• Morgan Stanley’s Mike Wilson says the stock market’s bull run could slow if the dollar strengthens again.
  • The dollar has gained about 2% this month as investors price in a slower Fed easing cycle.
  • The bull market recently turned two years old, with indexes sitting at record highs.

Morgan Stanley’s top stock strategist is eyeing one risk in particular that could threaten the stock market’s big rally: a stronger US dollar.

According to the firm’s chief US equity strategist, Mike Wilson, a dollar re-strengthening could hinder stock gains. The greenback weakened as markets prepared for steep rate cuts, but that move has reversed in recent weeks as strong economic data makes more aggressive policy easing less likely.

“One of the things that could cause the rally to kind of slow down is if the dollar were to strengthen again.

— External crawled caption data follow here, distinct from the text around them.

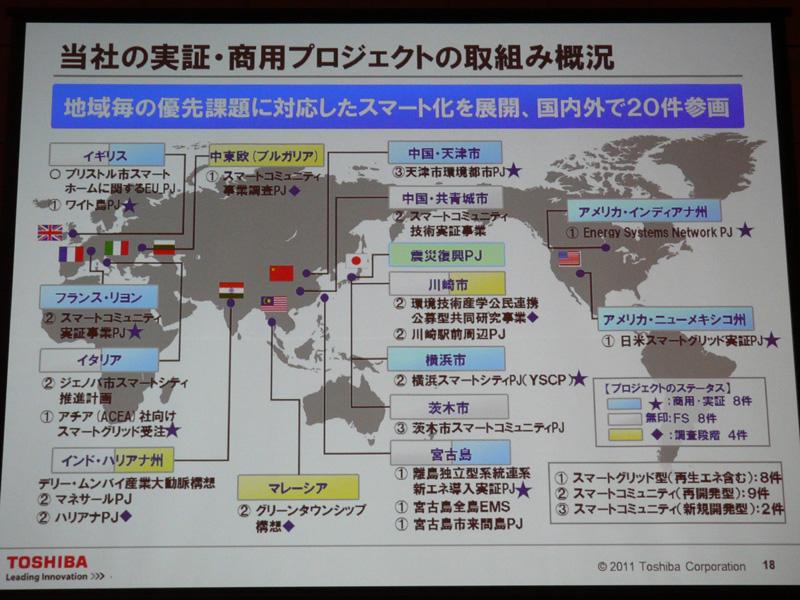 東芝が参画している世界のスマートコミュニティのプロジェクト一覧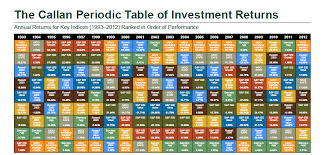 Callahan Investment Chart 2013 Ciosourlegeb Ml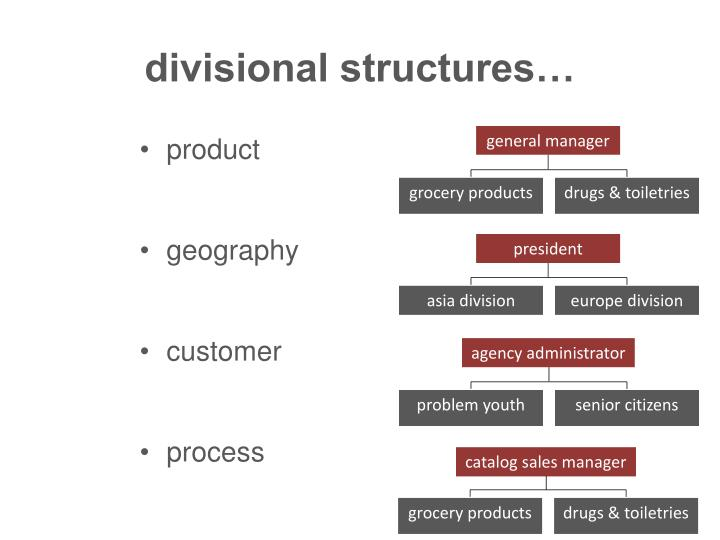 divisional structures…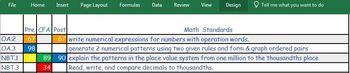 5th Grade Individual Data Tracking Sheet MATH, ELA & NC SCIENCE STANDARDS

And that’s starting to happen. So that’s probably the one thing we’re watching for now that could kind of throw a wrench in this pace of new records every day,” Wilson said in a Tuesday interview with Bloomberg Radio.

Wilson says US dollar liquidity, or dollar supply growth, has started rising rapidly in the last month or so after bottoming out almost two years ago, mostly due to expanded balance sheets in China and Japan and a weaker dollar.

A stronger dollar would thus interrupt the rally, he says.

The dollar has gained about 2% against a basket of rival currencies since the start of the month. That renewed strength comes as investors price in a slower easing cycle from the Federal Reserve amid a hot economy and still-elevated inflation.

Wilson’s call comes two years into the market’s bull rally, with major indexes continuing to hit fresh all-time highs. The S&P 500 index has clocked three records in the last week, and is up over 23% since the start of the year.

Wilson attributes the market’s gains to easing from most major central banks, including those in the US and China, and says the rally is broadening out.

“It’s a policy driven rally, and it’s very robust. And it’s even broadening out now,” Wilson said, adding, “That will continue until basically either you get a real shock on the economic front, or fundamentally speaking, you get a restriction on a liquidity front.”

Wilson said almost all of the returns in the last year have been a result of multiple expansion, rather than higher earnings revisions. He said multiples are now 22 times the index level, which has happened only a few times in recent history.

He added that even though the rally is fiscally driven, it isn’t threatened by the upcoming results from the presidential or congressional elections.

“Neither party has really shown any willingness or ability to slow the freight train on fiscal spend. I think the bigger concern is how do they fund it,” he said.

Wilson says a bigger risk will emerge when the bond market starts feeling pressure from the size of fiscal deficits, but it’s tough to say when that might happen.

“Maybe they can pull it off. Maybe we can inflate our way out and we can get better growth next year,” Wilson said. “That’s the game that we’re playing, and right now that’s a bull market.”